**Data records:**
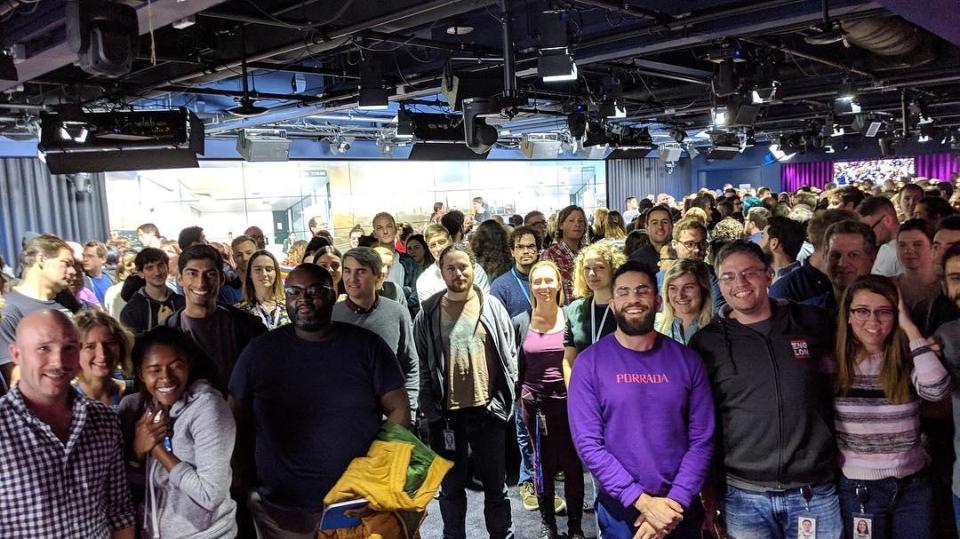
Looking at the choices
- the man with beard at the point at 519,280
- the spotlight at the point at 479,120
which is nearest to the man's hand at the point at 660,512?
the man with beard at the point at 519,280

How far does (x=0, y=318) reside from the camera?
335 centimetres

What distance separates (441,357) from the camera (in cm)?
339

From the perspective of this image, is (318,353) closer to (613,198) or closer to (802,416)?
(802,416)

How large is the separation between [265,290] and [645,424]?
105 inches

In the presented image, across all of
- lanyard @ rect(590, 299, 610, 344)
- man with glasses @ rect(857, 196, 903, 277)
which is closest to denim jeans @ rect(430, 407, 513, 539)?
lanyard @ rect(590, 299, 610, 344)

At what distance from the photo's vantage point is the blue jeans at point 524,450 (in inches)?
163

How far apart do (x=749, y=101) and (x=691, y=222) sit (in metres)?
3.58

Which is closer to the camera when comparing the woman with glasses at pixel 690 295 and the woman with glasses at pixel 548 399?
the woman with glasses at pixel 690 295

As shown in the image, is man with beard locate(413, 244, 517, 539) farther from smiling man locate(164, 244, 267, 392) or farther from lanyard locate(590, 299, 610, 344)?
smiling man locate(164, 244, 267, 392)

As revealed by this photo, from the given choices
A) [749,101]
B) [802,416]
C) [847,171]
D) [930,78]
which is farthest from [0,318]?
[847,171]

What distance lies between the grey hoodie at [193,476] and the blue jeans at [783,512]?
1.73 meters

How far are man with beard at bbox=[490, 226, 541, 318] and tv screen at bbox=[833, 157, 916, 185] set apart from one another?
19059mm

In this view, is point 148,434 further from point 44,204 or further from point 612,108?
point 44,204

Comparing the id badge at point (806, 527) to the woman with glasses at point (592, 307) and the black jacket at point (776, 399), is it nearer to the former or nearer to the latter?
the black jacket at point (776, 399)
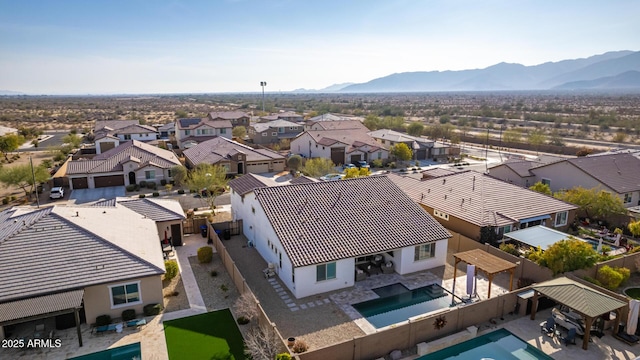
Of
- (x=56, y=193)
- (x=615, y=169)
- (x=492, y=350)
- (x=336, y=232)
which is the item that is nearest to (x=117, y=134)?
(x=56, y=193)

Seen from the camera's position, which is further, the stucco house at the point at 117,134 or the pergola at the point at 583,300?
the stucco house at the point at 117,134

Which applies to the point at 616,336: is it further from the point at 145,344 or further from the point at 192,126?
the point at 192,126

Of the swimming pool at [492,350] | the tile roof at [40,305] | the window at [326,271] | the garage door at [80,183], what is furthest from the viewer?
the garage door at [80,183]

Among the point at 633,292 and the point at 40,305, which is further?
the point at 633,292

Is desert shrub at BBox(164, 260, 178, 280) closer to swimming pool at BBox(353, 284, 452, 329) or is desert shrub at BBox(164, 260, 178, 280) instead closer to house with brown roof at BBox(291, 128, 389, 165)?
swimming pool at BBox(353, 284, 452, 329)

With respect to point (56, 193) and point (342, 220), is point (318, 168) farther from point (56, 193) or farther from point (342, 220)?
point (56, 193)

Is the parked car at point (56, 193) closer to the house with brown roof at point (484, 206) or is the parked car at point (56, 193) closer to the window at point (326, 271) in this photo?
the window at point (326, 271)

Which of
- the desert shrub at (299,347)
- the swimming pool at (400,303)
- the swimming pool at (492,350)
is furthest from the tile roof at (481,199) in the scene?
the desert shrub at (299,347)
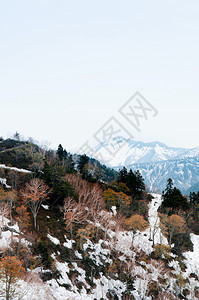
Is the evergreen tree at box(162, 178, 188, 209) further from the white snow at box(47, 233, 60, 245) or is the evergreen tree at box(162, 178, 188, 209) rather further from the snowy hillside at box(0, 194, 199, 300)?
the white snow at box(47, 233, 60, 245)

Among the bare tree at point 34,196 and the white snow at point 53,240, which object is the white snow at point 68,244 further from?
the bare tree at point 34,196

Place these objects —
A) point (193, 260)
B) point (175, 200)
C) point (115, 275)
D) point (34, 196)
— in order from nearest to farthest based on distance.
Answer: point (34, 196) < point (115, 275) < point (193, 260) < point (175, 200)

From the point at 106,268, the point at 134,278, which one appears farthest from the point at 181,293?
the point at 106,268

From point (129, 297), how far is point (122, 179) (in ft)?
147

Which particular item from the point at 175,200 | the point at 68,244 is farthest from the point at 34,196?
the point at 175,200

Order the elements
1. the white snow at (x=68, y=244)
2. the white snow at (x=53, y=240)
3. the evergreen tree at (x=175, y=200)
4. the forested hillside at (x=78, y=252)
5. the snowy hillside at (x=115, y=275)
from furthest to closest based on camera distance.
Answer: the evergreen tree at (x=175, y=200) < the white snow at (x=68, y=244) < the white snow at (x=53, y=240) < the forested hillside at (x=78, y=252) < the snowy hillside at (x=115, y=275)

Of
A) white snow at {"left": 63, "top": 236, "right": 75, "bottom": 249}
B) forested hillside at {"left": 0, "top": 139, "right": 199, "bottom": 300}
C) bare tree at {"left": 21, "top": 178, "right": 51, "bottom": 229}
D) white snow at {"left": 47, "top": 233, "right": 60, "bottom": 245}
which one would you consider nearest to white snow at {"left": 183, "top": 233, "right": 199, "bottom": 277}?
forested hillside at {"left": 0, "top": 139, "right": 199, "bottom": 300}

**Exercise:** List every line of the records above that contains the string "closer". Matches must have the same uppercase and lowercase letters.

**Finished task:**
From the perspective of this image, is (318,353) closer to (613,198) or closer to (802,416)?
Which is closer to the camera when comparing the woman with glasses at pixel 690 295 and the woman with glasses at pixel 548 399?
Is desert shrub at BBox(164, 260, 178, 280) closer to swimming pool at BBox(353, 284, 452, 329) or is desert shrub at BBox(164, 260, 178, 280) instead closer to house with brown roof at BBox(291, 128, 389, 165)?
Is the parked car at point (56, 193) closer to the house with brown roof at point (484, 206) or is the parked car at point (56, 193) closer to the window at point (326, 271) in this photo?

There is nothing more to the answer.